A nação necessita de um governo probo, eficiente, resolutivo e compromissado com a sustentabilidade de suas ações, a qualidade dos investimentos, o crescimento e a distribuição da renda. 

Por ignorância se desperdiçam as experiências de nações bem-sucedidas, num planeta já globalizado. Isso faz com que os erros sejam pagos amargamente. 

Provavelmente não se ouvirá de um político uma crítica à nossa inconsistência, ao “gigante adormecido”, que desperdiça o tempo e as oportunidades. Podemos analisar a lerdeza, o descompasso, a incompetência grosseira, ao par do fenômeno de empoderamento de setores de controle, que nunca produziram. Que desconhecem o básico, mas são cobradores de facilidades das imensas e inextricáveis complicações que geram. No Brasil quem faz a legislação não é quem produz, mas quem gera complicações refratárias ao resultado social e econômico, ao aumento da arrecadação pública, às oportunidades para a população. 

Vejam: em 2002 o Brasil produzia 167 milhões, e a Austrália, 176 milhões de toneladas de minério de ferro; em 2022 produzimos 346 milhões, e Austrália, 885 milhões, ou seja 539 milhões a mais que o Brasil. O nosso conjunto de legislação mefítica e os órgãos de controle entre os mais complicados do planeta não conseguem acompanhar a demanda mundial e estar prontos para o momento certo. Talvez a competência que lhe seja cobrada na nomeação seja para gerar dois tipos de desastres, uns como aqueles de Brumadinho e de Mariana, e outro que é deixar o Brasil perder uma receita colossal de trilhões de dólares, nos atrasos e na burocracia. A Austrália e o mundo agradecem! E o minério não é um caso isolado. 

A produção de aço, sem fomento do Estado, estagnou-se. Em 2002 produzimos 30 milhões de toneladas, e em 2022, apenas 34 milhões. Comparando-se com a China, que produziu 127 milhões e, depois de 20 anos, produz 1,01 bilhão de toneladas, o que deu?
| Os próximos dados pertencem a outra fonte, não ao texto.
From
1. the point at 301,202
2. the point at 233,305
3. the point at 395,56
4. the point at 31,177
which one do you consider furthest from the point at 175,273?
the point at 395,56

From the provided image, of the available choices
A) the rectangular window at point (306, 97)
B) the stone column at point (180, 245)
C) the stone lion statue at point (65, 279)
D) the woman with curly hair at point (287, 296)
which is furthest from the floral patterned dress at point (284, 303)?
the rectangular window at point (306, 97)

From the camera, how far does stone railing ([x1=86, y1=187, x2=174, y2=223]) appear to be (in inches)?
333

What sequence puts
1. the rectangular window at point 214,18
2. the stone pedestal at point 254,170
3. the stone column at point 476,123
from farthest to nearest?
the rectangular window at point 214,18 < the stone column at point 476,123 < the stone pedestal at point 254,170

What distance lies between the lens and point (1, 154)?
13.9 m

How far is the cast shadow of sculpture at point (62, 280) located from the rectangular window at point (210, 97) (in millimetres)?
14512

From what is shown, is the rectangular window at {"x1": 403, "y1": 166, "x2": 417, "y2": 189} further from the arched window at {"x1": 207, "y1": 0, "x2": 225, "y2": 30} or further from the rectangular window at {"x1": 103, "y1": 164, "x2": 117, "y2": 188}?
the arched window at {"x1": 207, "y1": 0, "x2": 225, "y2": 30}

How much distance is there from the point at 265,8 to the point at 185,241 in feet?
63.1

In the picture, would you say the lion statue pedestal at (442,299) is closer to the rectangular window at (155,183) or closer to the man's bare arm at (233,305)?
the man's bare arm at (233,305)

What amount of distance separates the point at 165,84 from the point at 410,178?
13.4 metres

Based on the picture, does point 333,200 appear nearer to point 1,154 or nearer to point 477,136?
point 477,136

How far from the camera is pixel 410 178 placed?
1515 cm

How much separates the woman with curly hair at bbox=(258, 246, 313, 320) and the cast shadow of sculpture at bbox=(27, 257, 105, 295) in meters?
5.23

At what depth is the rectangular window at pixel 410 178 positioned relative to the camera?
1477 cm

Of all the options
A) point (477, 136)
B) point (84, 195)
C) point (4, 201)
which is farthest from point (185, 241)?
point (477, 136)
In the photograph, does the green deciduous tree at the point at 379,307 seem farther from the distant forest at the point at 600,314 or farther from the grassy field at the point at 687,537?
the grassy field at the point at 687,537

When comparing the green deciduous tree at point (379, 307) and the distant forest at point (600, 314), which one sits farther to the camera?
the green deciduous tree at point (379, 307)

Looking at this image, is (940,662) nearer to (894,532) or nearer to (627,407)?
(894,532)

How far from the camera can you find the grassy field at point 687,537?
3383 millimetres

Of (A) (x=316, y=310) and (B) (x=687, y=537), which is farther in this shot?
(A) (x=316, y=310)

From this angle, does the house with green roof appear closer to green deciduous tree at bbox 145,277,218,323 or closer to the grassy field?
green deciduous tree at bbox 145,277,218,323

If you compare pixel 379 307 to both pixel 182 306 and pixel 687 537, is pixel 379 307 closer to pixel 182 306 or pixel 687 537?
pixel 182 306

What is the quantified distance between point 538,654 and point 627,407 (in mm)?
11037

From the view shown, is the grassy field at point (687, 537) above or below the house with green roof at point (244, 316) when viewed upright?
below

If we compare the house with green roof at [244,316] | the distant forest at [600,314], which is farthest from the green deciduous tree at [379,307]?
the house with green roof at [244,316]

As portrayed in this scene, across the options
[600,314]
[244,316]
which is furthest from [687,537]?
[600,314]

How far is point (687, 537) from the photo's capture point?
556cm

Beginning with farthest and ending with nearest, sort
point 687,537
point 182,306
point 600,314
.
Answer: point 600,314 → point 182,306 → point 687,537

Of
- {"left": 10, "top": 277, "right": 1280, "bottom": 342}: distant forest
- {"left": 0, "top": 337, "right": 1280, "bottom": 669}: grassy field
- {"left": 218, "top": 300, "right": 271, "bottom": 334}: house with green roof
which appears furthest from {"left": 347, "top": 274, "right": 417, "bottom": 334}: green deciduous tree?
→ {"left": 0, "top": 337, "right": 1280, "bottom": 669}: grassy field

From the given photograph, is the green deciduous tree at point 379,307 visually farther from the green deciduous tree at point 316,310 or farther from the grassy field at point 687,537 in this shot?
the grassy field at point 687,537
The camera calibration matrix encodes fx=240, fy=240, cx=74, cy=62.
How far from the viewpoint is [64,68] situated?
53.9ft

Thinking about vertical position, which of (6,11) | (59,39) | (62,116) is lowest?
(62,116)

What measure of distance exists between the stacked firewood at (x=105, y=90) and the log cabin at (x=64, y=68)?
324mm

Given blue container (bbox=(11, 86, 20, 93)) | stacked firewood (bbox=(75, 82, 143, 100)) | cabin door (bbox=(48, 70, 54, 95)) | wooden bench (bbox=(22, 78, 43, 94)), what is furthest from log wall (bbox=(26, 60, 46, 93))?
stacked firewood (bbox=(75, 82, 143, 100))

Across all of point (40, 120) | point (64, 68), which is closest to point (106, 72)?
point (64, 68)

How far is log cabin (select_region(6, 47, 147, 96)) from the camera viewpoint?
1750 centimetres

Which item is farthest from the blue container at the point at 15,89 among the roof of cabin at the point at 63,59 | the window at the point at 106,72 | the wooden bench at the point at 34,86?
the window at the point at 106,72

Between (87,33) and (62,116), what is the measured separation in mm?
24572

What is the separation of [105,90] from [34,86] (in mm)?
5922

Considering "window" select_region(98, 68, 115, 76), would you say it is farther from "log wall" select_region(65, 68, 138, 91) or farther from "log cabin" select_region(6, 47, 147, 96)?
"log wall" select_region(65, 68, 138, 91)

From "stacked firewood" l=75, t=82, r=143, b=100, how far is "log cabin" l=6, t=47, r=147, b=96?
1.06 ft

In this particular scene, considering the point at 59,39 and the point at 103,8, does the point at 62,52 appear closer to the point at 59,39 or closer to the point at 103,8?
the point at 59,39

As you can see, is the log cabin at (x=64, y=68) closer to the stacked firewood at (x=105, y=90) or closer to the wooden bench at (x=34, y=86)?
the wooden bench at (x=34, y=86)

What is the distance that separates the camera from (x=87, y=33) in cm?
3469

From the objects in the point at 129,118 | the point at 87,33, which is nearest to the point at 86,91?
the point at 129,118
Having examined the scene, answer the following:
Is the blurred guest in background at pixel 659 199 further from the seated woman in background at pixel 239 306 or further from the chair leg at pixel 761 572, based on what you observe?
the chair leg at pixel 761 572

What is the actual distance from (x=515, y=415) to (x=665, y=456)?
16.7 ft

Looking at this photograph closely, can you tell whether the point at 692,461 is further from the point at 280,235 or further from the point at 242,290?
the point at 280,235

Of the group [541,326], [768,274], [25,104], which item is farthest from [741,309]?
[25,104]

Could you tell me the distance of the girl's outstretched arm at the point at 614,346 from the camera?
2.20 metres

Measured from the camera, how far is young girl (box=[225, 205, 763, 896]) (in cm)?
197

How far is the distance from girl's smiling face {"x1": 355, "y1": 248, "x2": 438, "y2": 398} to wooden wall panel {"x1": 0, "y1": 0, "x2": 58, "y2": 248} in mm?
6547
O Brasil cresceu em produção de aço 12% em duas décadas de complicações, aumentos tributários, empoderamento de inúmeros órgãos (que cobram pedágios), enquanto a China subiu 800% sua produção. A nossa ausência de competência premiou a China. 

A grata exceção é o agronegócio, com exclusão do setor de etanol. Este foi colocado em segundo plano pela priorização do petrolão (dos bolsos de políticos). Éramos o maior produtor mundial, e hoje os Estados Unidos produzem mais que o dobro do Brasil, justamente quando o etanol é de importância descomunal e aqui temos o maior potencial do planeta. 

O agronegócio é o setor produtivo (não por acaso) que sofre as iras e ameaças de alguns políticos. Nas últimas duas décadas a produção de grãos passou de 96 milhões de toneladas para 317 milhões (estimativa deste ano). Transformou-se na principal fonte de sustento da economia nacional. Entretanto, já poderia, com apoios, produzir 500 milhões de toneladas e ser o maior produtor do planeta. 

As gerações passam (a minha já era), e as esperanças de um país próspero e sábio ficam para trás, perdidas, como a nossa produção de aço, de etanol, de minério e até de esperança.